- **QUOTED TEXT**

---*---

Archive for the ‘Uncategorized’ Category

Task 3.

Sunday, April 4th, 2010

The third gallery page is up.

http://thefingerprint.net/gallery/crab.html

PHP exercise

Sunday, April 4th, 2010

Well, here it is.

http://www.thefingerprint.net/atecphp/index.php

Task 2, second gallery entry

Sunday, March 28th, 2010

I have uploaded my second gallery page. View it here.

Task 1 – A page for a drawing.

Friday, March 26th, 2010

Ok! Well I have the first page for my site created. It’s not much, but it’s a start. I am still very torn about how exactly I want my site to look. Which is fine, seeing as how I can’t purchase a decent theme until the first, or “not so broke” day. Besides, I know I’ll only come to any conclusion by actually doing it… Currently the only theme I have installed is Thematic. In any case, here is the link to the first image description page that will go in my gallery.

Designing an art page.

Monday, March 8th, 2010

After giving it more thought, I’ve realized that designing a site to display my art is a bit more perplexing than I thought. It requires more focus on the broad academic term of “design” and how that interacts with the even broader definition of what falls into the “fine arts” that I want to showcase. I have set up art galleries before, spacing things out, intermingling different media, working with lighting etc., but the goal in doing this is to create a wider, uncluttered feeling space that at the very most compliments the artwork and at no point clashes with it. Each piece, unless part of a larger installation, must stand alone relatively unhindered by its surrounding lest you violate the artist’s original intent.

This creates a small problem. Since I want users to spend enough time on my site to see my artwork, whatever they see when first coming to the page must also be designed to draw the viewer in, like an advertisement at the door of the gallery. I want to design the entire site as thoroughly as one of my drawings. Since there are multiple interests that I want to cover (mainly my art and computers), i’d like them to be integrated somehow in the layout or background. I found this image, which I did not create, that accomplishes these two goals while still being very striking.

---*---

- **EXERCISE REQUIREMENTS**
[A] Check each statement against the blog archive above and answer yes or no, quoting the words that decide it: (i) Thematic is the only theme the writer currently has installed. (ii) The second gallery page was uploaded on March 26th, 2010. (iii) The writer created the image found for the site's layout.
[B] In the blog archive above, which interests does the writer want integrated into the site's layout or background?
[C] Carry on the blog archive above in the same voice, starting after its last sentence.

- **RECORDED DATA**
---*---

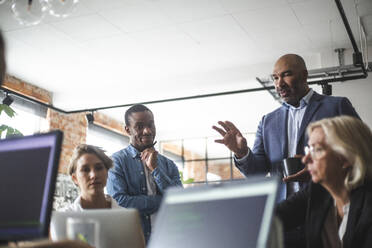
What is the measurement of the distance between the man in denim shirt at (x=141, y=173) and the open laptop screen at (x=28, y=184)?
3.89ft

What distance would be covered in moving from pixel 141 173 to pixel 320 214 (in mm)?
1124

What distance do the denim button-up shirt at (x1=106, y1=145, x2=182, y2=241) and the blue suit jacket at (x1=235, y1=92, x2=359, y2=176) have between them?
0.44 m

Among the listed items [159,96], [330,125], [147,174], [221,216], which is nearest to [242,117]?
[159,96]

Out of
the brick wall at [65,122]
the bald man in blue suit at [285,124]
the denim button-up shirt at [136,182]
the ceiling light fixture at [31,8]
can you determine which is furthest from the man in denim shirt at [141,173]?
the brick wall at [65,122]

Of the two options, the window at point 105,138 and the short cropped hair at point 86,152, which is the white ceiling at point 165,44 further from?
the short cropped hair at point 86,152

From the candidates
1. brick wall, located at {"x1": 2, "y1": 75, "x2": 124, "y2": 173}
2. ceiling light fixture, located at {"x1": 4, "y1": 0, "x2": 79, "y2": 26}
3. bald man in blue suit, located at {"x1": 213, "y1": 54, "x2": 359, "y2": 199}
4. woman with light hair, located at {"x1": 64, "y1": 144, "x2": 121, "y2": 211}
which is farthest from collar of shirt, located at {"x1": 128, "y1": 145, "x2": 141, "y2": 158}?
brick wall, located at {"x1": 2, "y1": 75, "x2": 124, "y2": 173}

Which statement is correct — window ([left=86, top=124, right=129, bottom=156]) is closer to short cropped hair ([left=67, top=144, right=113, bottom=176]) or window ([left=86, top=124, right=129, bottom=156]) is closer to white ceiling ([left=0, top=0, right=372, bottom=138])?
white ceiling ([left=0, top=0, right=372, bottom=138])

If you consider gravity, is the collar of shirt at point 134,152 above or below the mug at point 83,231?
above

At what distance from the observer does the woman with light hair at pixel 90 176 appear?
2.13m

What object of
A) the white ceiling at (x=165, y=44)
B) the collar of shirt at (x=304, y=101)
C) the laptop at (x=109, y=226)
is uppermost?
the white ceiling at (x=165, y=44)

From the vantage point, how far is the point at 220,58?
556 centimetres

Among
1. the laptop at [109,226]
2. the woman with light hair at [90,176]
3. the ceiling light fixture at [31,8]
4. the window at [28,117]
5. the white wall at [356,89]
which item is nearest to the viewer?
the laptop at [109,226]

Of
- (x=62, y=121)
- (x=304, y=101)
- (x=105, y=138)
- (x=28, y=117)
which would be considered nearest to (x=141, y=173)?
(x=304, y=101)

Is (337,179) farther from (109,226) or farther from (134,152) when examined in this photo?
(134,152)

---*---

- **RESULTS BY TASK**
[A]
(i) Yes: "Currently the only theme I have installed is Thematic."
(ii) No: the entry "Task 2, second gallery entry" is dated "Sunday, March 28th, 2010" and says "I have uploaded my second gallery page."
(iii) No: "I found this image, which I did not create"

[B] Mainly the writer's art and computers.

[C]
art

It is not quite the style I would create something in, but isn’t it lovely? All of those very organic shapes and designs on top of the geometric right angles of the circuitry accomplishes what i’m going for quite well. The points exercise in the Website owners manual showed that what I’m thinking of only generated about 7-9 points, with a big emphasis on the banner/side reel art. It seems low, but then again my site has a smaller focus than most. When looking at different themes, there were a couple that caught my eye. I will probably use the canvas theme, due to its customizability, but I liked the Abstract theme and the Mystream theme for different reasons. The abstract theme accomplishes the goal of really drawing the person in with that small piece of art, while the Mystream theme has a neat utilization of cool colors and a clever gradient of color leading into that video (though I despise the “bubble background.” I like the idea of including some texture into my background, since they can make a page look so much more alive and tangible, but I’m not sure how to fit it into what I have in my mind’s eye.

Corporate Blog Review – The Backbeat Cafe.

Friday, March 5th, 2010

I don’t normally follow corporate blogs. There is no reason in particular that I don’t, but it may have to do that when I want a particular product or service I am pretty to the point in my pursuit of it. I don’t do a lot of blog “window shopping,” per say. However, for the purposes of this review, there is an attractive if underdeveloped blog for the Backbeat Cafe.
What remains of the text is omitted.